Solo un poco mareada.
No tengo idea de qué tenía esa sopa, sabía horrible.
Necesito no pensar en eso.
Me voy a la cama.
Abrazando su edredón, se dirigió hacia la pequeña habitación.
—¿Realmente quieres dormir separados?
—¿Qué más puedo hacer?
Ethan le recordó con calma:
—Mi madre y las empleadas podrían tocar o simplemente entrar sin avisar.
Si descubren que no duermes en esta habitación, ¿cómo lo vas a explicar?
Celeste se detuvo a mitad de camino.
Sophie claramente estaba decidida a tener nietos pronto.
Si descubría que Celeste y Ethan dormían separados, sin duda causaría un drama.
Eso arruinaría todo lo que Celeste acababa de lograr estabilizar.
Pero ¿compartir la cama con Ethan?
Ese obstáculo mental era algo que todavía no podía superar fácilmente.
No es como si fueran una pareja real, ¿verdad?
Al verla parada en la puerta sosteniendo el edredón y luchando internamente, Ethan lo encontró un poco divertido.

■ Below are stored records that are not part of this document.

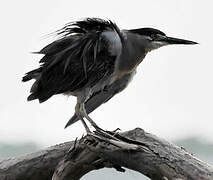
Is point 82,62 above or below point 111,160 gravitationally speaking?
above

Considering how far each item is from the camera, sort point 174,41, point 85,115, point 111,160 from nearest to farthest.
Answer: point 111,160 → point 85,115 → point 174,41

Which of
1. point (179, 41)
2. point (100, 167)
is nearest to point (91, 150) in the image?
point (100, 167)

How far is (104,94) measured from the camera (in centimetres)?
378

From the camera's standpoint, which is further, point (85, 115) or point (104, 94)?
point (104, 94)

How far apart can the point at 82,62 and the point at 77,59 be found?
0.04m

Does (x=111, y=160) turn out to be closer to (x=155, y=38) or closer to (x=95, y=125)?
(x=95, y=125)

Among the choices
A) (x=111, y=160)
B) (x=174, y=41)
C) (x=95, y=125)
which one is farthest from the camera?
(x=174, y=41)

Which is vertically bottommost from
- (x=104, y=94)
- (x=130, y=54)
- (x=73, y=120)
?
(x=73, y=120)

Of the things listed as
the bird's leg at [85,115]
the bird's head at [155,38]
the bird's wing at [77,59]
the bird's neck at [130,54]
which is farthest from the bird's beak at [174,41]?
the bird's leg at [85,115]

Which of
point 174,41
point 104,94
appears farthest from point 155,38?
point 104,94

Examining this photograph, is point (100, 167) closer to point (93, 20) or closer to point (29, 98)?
point (29, 98)

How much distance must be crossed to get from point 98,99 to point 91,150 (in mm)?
740

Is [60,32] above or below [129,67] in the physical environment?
above

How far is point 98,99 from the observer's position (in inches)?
148
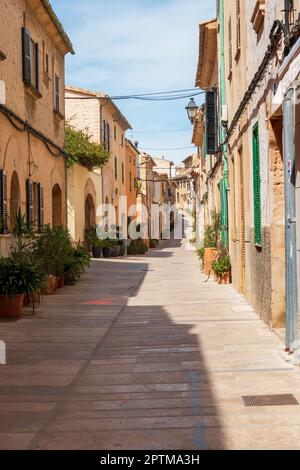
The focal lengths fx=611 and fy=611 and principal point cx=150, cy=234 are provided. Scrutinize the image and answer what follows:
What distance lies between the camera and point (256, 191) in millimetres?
9156

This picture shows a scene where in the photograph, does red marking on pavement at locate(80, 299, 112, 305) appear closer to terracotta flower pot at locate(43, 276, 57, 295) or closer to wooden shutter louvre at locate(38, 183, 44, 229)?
terracotta flower pot at locate(43, 276, 57, 295)

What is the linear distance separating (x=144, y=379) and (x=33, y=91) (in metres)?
10.3

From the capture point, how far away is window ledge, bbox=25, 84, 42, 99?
1413 cm

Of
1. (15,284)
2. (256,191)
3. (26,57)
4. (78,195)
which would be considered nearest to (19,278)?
(15,284)

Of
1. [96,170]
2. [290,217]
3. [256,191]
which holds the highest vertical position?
[96,170]

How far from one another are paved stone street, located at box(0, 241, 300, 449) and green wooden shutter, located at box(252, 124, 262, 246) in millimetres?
1260

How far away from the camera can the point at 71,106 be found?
30172 mm

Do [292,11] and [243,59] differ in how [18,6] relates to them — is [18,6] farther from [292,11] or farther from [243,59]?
[292,11]

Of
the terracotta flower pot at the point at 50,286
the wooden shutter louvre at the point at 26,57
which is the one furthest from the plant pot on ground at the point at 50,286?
the wooden shutter louvre at the point at 26,57

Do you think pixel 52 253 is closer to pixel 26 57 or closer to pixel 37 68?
pixel 26 57

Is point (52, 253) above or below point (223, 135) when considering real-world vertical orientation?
below

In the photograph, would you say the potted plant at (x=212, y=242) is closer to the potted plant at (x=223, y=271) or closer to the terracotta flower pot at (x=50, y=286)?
the potted plant at (x=223, y=271)

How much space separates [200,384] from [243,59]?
21.4 feet
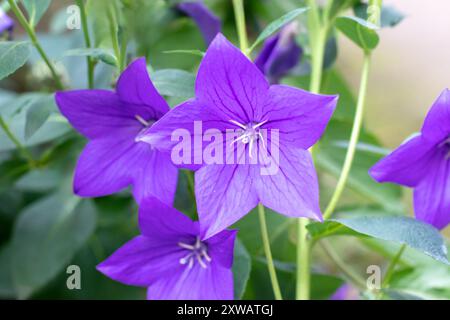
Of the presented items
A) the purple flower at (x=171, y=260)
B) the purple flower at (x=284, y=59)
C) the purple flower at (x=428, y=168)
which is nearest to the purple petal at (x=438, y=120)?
the purple flower at (x=428, y=168)

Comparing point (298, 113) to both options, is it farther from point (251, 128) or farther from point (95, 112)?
point (95, 112)

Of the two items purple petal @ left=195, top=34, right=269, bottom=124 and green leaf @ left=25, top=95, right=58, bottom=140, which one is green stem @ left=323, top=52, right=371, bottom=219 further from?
green leaf @ left=25, top=95, right=58, bottom=140

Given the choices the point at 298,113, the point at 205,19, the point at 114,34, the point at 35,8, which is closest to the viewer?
the point at 298,113

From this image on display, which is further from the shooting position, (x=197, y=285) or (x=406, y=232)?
(x=197, y=285)

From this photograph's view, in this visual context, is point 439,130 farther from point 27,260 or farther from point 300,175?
point 27,260

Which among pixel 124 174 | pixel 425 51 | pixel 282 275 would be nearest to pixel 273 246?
pixel 282 275

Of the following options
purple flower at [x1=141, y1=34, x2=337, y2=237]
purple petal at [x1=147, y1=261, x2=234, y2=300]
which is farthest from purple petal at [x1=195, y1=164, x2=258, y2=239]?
purple petal at [x1=147, y1=261, x2=234, y2=300]

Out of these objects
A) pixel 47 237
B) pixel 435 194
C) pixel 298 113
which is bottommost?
pixel 47 237

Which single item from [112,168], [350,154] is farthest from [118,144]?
[350,154]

No dijo una palabra, simplemente se quedó sentado observando para ver qué haría.
Después de una larga pausa, la puerta crujió.
Celeste entró a la habitación con el edredón.
Ethan alzó una ceja.
Pero un momento después, salió con las manos vacías, respiró profundamente, dos veces, como si se estuviera animando, y lo miró.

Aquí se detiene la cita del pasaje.